**RECORD EXTRACTS:**
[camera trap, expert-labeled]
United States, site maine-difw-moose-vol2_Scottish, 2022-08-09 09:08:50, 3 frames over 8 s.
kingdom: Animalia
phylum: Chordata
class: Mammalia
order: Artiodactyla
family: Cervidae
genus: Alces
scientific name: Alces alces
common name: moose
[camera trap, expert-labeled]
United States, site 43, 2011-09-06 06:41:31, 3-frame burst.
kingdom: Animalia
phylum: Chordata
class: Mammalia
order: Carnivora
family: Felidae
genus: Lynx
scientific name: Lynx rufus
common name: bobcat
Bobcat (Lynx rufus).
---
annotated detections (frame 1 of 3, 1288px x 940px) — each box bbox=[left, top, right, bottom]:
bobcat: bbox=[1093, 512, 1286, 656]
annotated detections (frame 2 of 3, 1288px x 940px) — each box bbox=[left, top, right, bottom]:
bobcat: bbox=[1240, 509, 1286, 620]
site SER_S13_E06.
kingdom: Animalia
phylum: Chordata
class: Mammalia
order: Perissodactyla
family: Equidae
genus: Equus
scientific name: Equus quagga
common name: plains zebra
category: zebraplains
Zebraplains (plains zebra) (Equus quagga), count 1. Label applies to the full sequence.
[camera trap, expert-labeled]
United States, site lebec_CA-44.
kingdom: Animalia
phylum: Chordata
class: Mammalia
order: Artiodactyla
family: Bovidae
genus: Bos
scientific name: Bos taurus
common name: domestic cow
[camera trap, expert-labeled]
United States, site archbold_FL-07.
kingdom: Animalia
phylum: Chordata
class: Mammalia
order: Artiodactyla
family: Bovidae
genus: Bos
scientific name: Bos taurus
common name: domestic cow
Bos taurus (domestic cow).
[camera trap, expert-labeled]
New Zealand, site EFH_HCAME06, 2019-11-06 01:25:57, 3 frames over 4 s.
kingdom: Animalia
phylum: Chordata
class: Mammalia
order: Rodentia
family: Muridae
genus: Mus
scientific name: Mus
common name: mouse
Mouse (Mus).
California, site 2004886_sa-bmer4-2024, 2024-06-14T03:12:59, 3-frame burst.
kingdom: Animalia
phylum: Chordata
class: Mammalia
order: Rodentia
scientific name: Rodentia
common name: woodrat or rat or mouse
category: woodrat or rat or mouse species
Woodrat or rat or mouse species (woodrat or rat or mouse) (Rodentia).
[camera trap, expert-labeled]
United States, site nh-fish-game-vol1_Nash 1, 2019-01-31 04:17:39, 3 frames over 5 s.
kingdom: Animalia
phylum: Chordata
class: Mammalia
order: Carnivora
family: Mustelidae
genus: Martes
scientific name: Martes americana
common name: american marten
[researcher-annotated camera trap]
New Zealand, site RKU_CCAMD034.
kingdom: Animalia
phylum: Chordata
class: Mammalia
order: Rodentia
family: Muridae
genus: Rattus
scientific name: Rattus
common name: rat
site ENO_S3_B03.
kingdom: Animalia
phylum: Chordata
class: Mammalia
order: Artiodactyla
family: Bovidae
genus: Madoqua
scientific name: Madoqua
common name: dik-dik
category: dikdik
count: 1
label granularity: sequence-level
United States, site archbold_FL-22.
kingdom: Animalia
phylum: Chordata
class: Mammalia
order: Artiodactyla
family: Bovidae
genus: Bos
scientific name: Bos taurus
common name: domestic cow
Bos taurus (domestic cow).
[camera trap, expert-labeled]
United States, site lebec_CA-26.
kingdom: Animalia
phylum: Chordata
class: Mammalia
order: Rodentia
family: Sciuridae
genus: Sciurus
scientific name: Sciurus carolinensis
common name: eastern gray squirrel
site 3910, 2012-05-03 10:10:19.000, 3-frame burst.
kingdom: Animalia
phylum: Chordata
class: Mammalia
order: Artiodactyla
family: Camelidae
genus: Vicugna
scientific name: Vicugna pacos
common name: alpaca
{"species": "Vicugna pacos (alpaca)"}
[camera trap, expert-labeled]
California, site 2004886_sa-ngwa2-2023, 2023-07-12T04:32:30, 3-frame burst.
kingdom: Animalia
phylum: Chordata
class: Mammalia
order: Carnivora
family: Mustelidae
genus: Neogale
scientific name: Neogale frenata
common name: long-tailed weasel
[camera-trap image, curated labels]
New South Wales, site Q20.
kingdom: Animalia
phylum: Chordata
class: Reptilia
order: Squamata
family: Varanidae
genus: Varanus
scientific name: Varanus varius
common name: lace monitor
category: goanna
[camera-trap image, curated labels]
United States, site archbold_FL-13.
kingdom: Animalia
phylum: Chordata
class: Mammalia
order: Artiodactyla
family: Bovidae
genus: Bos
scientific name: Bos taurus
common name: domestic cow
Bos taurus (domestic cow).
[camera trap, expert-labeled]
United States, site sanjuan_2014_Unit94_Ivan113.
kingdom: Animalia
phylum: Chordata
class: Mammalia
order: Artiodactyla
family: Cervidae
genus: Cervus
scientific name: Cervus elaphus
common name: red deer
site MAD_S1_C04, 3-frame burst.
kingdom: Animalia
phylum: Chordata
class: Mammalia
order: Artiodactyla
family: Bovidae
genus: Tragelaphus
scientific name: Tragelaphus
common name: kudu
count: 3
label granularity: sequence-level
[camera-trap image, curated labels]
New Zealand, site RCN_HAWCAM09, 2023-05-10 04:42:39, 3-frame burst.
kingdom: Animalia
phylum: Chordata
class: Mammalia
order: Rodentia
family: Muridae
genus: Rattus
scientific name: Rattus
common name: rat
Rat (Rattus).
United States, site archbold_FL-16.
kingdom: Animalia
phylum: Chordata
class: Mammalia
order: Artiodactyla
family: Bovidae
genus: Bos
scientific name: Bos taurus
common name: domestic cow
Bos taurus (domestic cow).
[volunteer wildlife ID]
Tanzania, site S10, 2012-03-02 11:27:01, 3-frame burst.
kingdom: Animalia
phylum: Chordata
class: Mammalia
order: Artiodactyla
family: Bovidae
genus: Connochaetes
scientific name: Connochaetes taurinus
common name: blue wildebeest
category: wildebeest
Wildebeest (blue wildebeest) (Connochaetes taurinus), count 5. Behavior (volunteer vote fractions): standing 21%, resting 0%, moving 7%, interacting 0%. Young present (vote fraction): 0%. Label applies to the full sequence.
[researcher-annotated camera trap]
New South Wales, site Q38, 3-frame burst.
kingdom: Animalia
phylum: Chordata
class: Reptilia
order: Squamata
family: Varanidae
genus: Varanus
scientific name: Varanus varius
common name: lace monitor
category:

**WORK ITEM:**
Copy every line that appears above, with each word kept as it is.

**EXERCISE ANSWER:**
[camera trap, expert-labeled]
United States, site maine-difw-moose-vol2_Scottish, 2022-08-09 09:08:50, 3 frames over 8 s.
kingdom: Animalia
phylum: Chordata
class: Mammalia
order: Artiodactyla
family: Cervidae
genus: Alces
scientific name: Alces alces
common name: moose
[camera trap, expert-labeled]
United States, site 43, 2011-09-06 06:41:31, 3-frame burst.
kingdom: Animalia
phylum: Chordata
class: Mammalia
order: Carnivora
family: Felidae
genus: Lynx
scientific name: Lynx rufus
common name: bobcat
Bobcat (Lynx rufus).
---
annotated detections (frame 1 of 3, 1288px x 940px) — each box bbox=[left, top, right, bottom]:
bobcat: bbox=[1093, 512, 1286, 656]
annotated detections (frame 2 of 3, 1288px x 940px) — each box bbox=[left, top, right, bottom]:
bobcat: bbox=[1240, 509, 1286, 620]
site SER_S13_E06.
kingdom: Animalia
phylum: Chordata
class: Mammalia
order: Perissodactyla
family: Equidae
genus: Equus
scientific name: Equus quagga
common name: plains zebra
category: zebraplains
Zebraplains (plains zebra) (Equus quagga), count 1. Label applies to the full sequence.
[camera trap, expert-labeled]
United States, site lebec_CA-44.
kingdom: Animalia
phylum: Chordata
class: Mammalia
order: Artiodactyla
family: Bovidae
genus: Bos
scientific name: Bos taurus
common name: domestic cow
[camera trap, expert-labeled]
United States, site archbold_FL-07.
kingdom: Animalia
phylum: Chordata
class: Mammalia
order: Artiodactyla
family: Bovidae
genus: Bos
scientific name: Bos taurus
common name: domestic cow
Bos taurus (domestic cow).
[camera trap, expert-labeled]
New Zealand, site EFH_HCAME06, 2019-11-06 01:25:57, 3 frames over 4 s.
kingdom: Animalia
phylum: Chordata
class: Mammalia
order: Rodentia
family: Muridae
genus: Mus
scientific name: Mus
common name: mouse
Mouse (Mus).
California, site 2004886_sa-bmer4-2024, 2024-06-14T03:12:59, 3-frame burst.
kingdom: Animalia
phylum: Chordata
class: Mammalia
order: Rodentia
scientific name: Rodentia
common name: woodrat or rat or mouse
category: woodrat or rat or mouse species
Woodrat or rat or mouse species (woodrat or rat or mouse) (Rodentia).
[camera trap, expert-labeled]
United States, site nh-fish-game-vol1_Nash 1, 2019-01-31 04:17:39, 3 frames over 5 s.
kingdom: Animalia
phylum: Chordata
class: Mammalia
order: Carnivora
family: Mustelidae
genus: Martes
scientific name: Martes americana
common name: american marten
[researcher-annotated camera trap]
New Zealand, site RKU_CCAMD034.
kingdom: Animalia
phylum: Chordata
class: Mammalia
order: Rodentia
family: Muridae
genus: Rattus
scientific name: Rattus
common name: rat
site ENO_S3_B03.
kingdom: Animalia
phylum: Chordata
class: Mammalia
order: Artiodactyla
family: Bovidae
genus: Madoqua
scientific name: Madoqua
common name: dik-dik
category: dikdik
count: 1
label granularity: sequence-level
United States, site archbold_FL-22.
kingdom: Animalia
phylum: Chordata
class: Mammalia
order: Artiodactyla
family: Bovidae
genus: Bos
scientific name: Bos taurus
common name: domestic cow
Bos taurus (domestic cow).
[camera trap, expert-labeled]
United States, site lebec_CA-26.
kingdom: Animalia
phylum: Chordata
class: Mammalia
order: Rodentia
family: Sciuridae
genus: Sciurus
scientific name: Sciurus carolinensis
common name: eastern gray squirrel
site 3910, 2012-05-03 10:10:19.000, 3-frame burst.
kingdom: Animalia
phylum: Chordata
class: Mammalia
order: Artiodactyla
family: Camelidae
genus: Vicugna
scientific name: Vicugna pacos
common name: alpaca
{"species": "Vicugna pacos (alpaca)"}
[camera trap, expert-labeled]
California, site 2004886_sa-ngwa2-2023, 2023-07-12T04:32:30, 3-frame burst.
kingdom: Animalia
phylum: Chordata
class: Mammalia
order: Carnivora
family: Mustelidae
genus: Neogale
scientific name: Neogale frenata
common name: long-tailed weasel
[camera-trap image, curated labels]
New South Wales, site Q20.
kingdom: Animalia
phylum: Chordata
class: Reptilia
order: Squamata
family: Varanidae
genus: Varanus
scientific name: Varanus varius
common name: lace monitor
category: goanna
[camera-trap image, curated labels]
United States, site archbold_FL-13.
kingdom: Animalia
phylum: Chordata
class: Mammalia
order: Artiodactyla
family: Bovidae
genus: Bos
scientific name: Bos taurus
common name: domestic cow
Bos taurus (domestic cow).
[camera trap, expert-labeled]
United States, site sanjuan_2014_Unit94_Ivan113.
kingdom: Animalia
phylum: Chordata
class: Mammalia
order: Artiodactyla
family: Cervidae
genus: Cervus
scientific name: Cervus elaphus
common name: red deer
site MAD_S1_C04, 3-frame burst.
kingdom: Animalia
phylum: Chordata
class: Mammalia
order: Artiodactyla
family: Bovidae
genus: Tragelaphus
scientific name: Tragelaphus
common name: kudu
count: 3
label granularity: sequence-level
[camera-trap image, curated labels]
New Zealand, site RCN_HAWCAM09, 2023-05-10 04:42:39, 3-frame burst.
kingdom: Animalia
phylum: Chordata
class: Mammalia
order: Rodentia
family: Muridae
genus: Rattus
scientific name: Rattus
common name: rat
Rat (Rattus).
United States, site archbold_FL-16.
kingdom: Animalia
phylum: Chordata
class: Mammalia
order: Artiodactyla
family: Bovidae
genus: Bos
scientific name: Bos taurus
common name: domestic cow
Bos taurus (domestic cow).
[volunteer wildlife ID]
Tanzania, site S10, 2012-03-02 11:27:01, 3-frame burst.
kingdom: Animalia
phylum: Chordata
class: Mammalia
order: Artiodactyla
family: Bovidae
genus: Connochaetes
scientific name: Connochaetes taurinus
common name: blue wildebeest
category: wildebeest
Wildebeest (blue wildebeest) (Connochaetes taurinus), count 5. Behavior (volunteer vote fractions): standing 21%, resting 0%, moving 7%, interacting 0%. Young present (vote fraction): 0%. Label applies to the full sequence.
[researcher-annotated camera trap]
New South Wales, site Q38, 3-frame burst.
kingdom: Animalia
phylum: Chordata
class: Reptilia
order: Squamata
family: Varanidae
genus: Varanus
scientific name: Varanus varius
common name: lace monitor
category:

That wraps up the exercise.